El primer cuidado de una buena importación es comparar cosas comparables, figuras que resuelven el mismo problema. Y ahí surge una duda, porque la vinculación es apenas un filtro provisional, mientras que la causa probable estadounidense, que el proyecto invoca, se usa para detener, y del modelo peruano se toma una regla a la que se añade una exigencia que en su país de origen no se pide, sin explicar por qué aquí sí. Pareciera que faltó mostrar que esas piezas encajan en nuestro artículo 19 constitucional.
El segundo cuidado es la justificación, y no basta con que las conclusiones sean coherentes entre sí, hace falta sostener también las premisas de las que parten, lo que la teoría de la argumentación, con Alexy, llama justificación externa. Y resulta dudoso que el proyecto explique por qué el artículo 19 constitucional obliga a ese umbral y no a otro, o por qué la existencia del delito y la participación del imputado, que la Constitución menciona por separado, terminan midiéndose con la misma vara.
El tercer cuidado es adaptar la figura a nuestro sistema, no instalarla tal cual, como pide la buena metodología de micro comparación. Y aquí aparece lo que más inquieta, porque, para que el estándar opere, pareciera que el proyecto trata a la presunción de inocencia, en su párrafo 194, como una hipótesis más, débil y sin nada a su favor, cuando en realidad es una regla que ampara a la persona justo cuando las pruebas no alcanzan. Y esa inversión, para quien enfrenta el proceso, es la diferencia entre exigir al Estado que convenza y conformarse con que insinúe.

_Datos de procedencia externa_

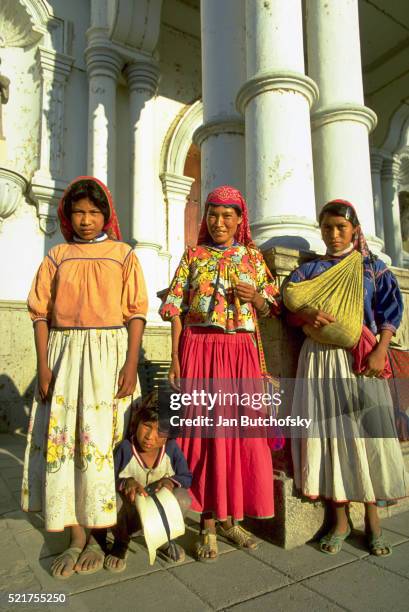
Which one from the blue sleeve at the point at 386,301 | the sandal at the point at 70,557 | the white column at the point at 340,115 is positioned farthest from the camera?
the white column at the point at 340,115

Importar bien tiene, entonces, una gramática sencilla de enunciar, comparar por función, sostener las premisas frente a nuestro propio texto, adaptar lo que se recibe y cuidar las garantías que toca. El derecho comparado es una herramienta de método, no un catálogo de autores para citar, y su fuerza no está en la firma que se invoca, sino en la razón que la respalda. Nada de esto es reproche a la ponencia, pues desde la Novena Época, cuando colaboré en la SCJN con la ministra Olga Sánchez Cordero y el ministro Juan Silva Meza, vi más de una vez citarse derecho extranjero sin método. Bien recibido, el derecho comparado fortalece a la Corte, mal recibido, la debilita.
Obiter dicta.
Es irrelevante que Ferrer no sea litigante penal, porque una teoría de la prueba se mide por su solidez y no por el foro de su autor, y descartarla por su origen es tan falaz como aceptarla por su prestigio. El reparo válido nunca fue acudir a Girona, sino haberlo hecho sin método.